Georgia Vasilopoulou

Personal information
- Born: 13 November 2001 (age 24) Volos, Greece
- Height: 172 cm (5 ft 8 in)
- Weight: 62 kg (137 lb)

Sport
- Sport: Swimming
- Strokes: Synchronised swimming

Medal record
Women's artistic swimming
Representing Greece
LEN European Aquatics Championships
| Silver medal – second place | 2020 Budapest | Combination Routine |
FINA Artistic Swimming World Series
| Bronze medal – third place | 2018 | Duet Free |
| Bronze medal – third place | 2019 | Team Technical |

= Georgia Vasilopoulou =

Greek synchronized swimmer

Georgia Vasilopoulou (Γεωργία Βασιλοπούλου, born 13 November 2001) is a Greek synchronized swimmer. She won a silver medal in artistic swimming at the 2020 European Aquatics Championships as a member of the Greek team in the Combination Routine event.

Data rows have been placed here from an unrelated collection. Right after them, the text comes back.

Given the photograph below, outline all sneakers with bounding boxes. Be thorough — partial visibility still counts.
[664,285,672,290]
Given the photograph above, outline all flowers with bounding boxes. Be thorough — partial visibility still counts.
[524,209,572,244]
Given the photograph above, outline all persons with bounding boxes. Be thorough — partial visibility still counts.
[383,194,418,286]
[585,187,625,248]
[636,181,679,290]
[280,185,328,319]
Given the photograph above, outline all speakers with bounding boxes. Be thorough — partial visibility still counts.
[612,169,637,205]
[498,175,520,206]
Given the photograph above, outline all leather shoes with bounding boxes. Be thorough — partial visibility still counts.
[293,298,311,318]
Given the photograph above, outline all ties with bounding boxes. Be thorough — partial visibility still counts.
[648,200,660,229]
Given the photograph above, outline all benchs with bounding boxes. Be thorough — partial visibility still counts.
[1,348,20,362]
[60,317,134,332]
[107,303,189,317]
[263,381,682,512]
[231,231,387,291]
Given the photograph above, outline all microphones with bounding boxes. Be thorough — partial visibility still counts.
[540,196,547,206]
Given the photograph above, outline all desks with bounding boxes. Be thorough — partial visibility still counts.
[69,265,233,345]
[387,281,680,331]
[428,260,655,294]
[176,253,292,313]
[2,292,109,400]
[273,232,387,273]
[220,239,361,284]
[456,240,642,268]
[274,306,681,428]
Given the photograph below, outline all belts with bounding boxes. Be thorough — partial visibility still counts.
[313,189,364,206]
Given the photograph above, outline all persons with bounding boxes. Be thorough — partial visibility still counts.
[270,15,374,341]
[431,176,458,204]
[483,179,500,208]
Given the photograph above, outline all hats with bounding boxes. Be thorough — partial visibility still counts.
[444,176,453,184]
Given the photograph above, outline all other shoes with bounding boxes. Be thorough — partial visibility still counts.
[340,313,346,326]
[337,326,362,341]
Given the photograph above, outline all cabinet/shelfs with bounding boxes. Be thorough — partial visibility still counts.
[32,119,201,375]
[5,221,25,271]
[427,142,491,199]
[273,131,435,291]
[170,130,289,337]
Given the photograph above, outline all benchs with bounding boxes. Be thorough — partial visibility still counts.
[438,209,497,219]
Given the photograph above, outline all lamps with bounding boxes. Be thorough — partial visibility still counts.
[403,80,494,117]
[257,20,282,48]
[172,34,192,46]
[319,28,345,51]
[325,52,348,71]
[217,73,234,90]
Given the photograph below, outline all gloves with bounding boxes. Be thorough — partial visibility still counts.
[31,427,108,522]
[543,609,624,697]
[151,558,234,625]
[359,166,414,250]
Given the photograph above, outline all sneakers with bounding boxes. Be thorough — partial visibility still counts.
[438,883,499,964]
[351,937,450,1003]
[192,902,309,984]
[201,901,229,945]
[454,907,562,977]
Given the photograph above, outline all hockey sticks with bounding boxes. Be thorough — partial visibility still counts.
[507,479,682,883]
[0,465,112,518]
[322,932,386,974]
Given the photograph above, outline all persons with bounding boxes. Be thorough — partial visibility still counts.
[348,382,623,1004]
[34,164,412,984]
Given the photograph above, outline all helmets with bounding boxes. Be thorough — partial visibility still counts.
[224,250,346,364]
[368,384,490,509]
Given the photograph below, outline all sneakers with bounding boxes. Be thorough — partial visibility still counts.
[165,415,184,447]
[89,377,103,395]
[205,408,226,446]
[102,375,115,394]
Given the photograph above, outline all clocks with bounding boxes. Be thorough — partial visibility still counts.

Vasilopoulou earned bronze medals at the FINA Artistic Swimming World Series in the Duet Free event (2018) and Team Technical event (2019) and also competed for Greece at the 2019 World Aquatics Championships.

Vasilopoulou was a member of the Greek team which finished in 3rd place at the 2020 FINA Olympic Games Artistic Swimming Qualification Tournament. That team would have competed at the 2020 Summer Olympics, but was disqualified due to a swimmer testing positive for COVID-19.